5. Conclusões A oficina atendeu em dois anos de existência, cerca de 30 pessoas, entre ele alunos, servidores do IFMG e pessoas da comunidade de Ouro Preto e Cachoeira do Campo. Os processos de trabalho dos bolsistas foram pautados pela integração entre o pensar e o agir e foram justificados teoricamente por leituras de textos sobre o ensino das habilidades orais em língua inglesa e por estudos relacionados à autonomia. O Conversation Club atendeu participantes de diferentes níveis linguísticos e etários; discute temáticas sociais e deu oportunidade aos seus bolsistas e participantes de se socializarem na língua inglesa e visualizarem na prática, o conteúdo teórico dado muitas vezes em salas de aula do ensino regular ou cursos livres.
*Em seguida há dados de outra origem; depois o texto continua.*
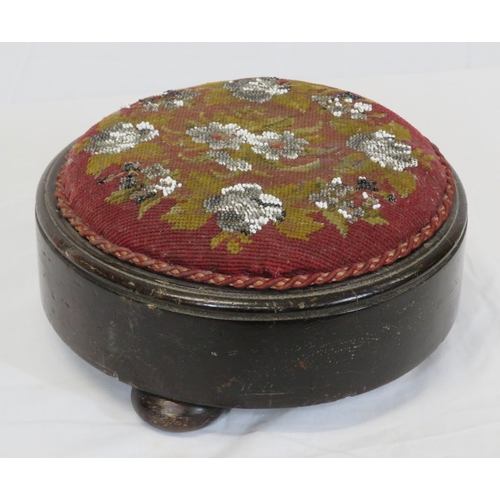 28 - Two round Georgian footstools with foliate needlepoint and turned legs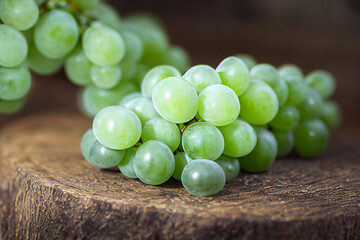 green grapes lie on a wooden table, generative AI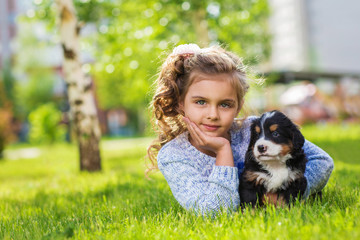 Little girl with a berner sennenhund puppy, outdoor, summer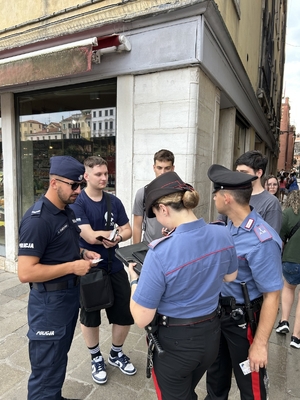 Polscy i włoscy policjanci rozmawiają z turystami.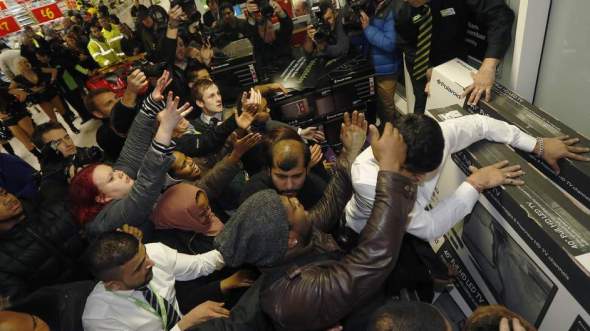 Shoppers compete to purchase retail items on "Black Friday" at an Asda superstore in Wembley, north London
Ao longo do processo, o Conversation Club contribuiu para a inclusão social e para a aprendizagem dos alunos e os dados advindos das gravações das aulas mostram que os bolsistas conseguiram refletir sobre suas práticas e planejar aulas com ênfase nos múltiplos letramentos sociais. Diante dos resultados conquistados ao longo do período entre 2014 e 2015 e cientes de que o processo de trabalho de capacitação dos bolsistas e de ensino da língua inglesa é processual e continuado, o Conversation Club está conseguindo atingir os resultados aos quais se propôs. Ao trabalhar com diferentes níveis linguísticos, etários e com as expressões e temáticas da questão social, objeto sob o qual incide o projeto, as quais são apresentadas durante os encontros de diversas formas, enriquece o trabalho, pois oportuniza que seus bolsistas e participantes se socializem na língua inglesa e visualizem na prática o conteúdo teórico dado muitas vezes em salas de aula do ensino regular ou cursos livres. Por todas essas colocações, é que se acredita que o Conversation Club, que trabalha sob esta perspectiva, se justifica neste contexto escolar. Considera-se que projetos de extensão desta natureza, atentos às necessidades dos alunos e da comunidade externa, apresentam-se como fundamentais para estreitar os laços do IFMG com as comunidades local e regional.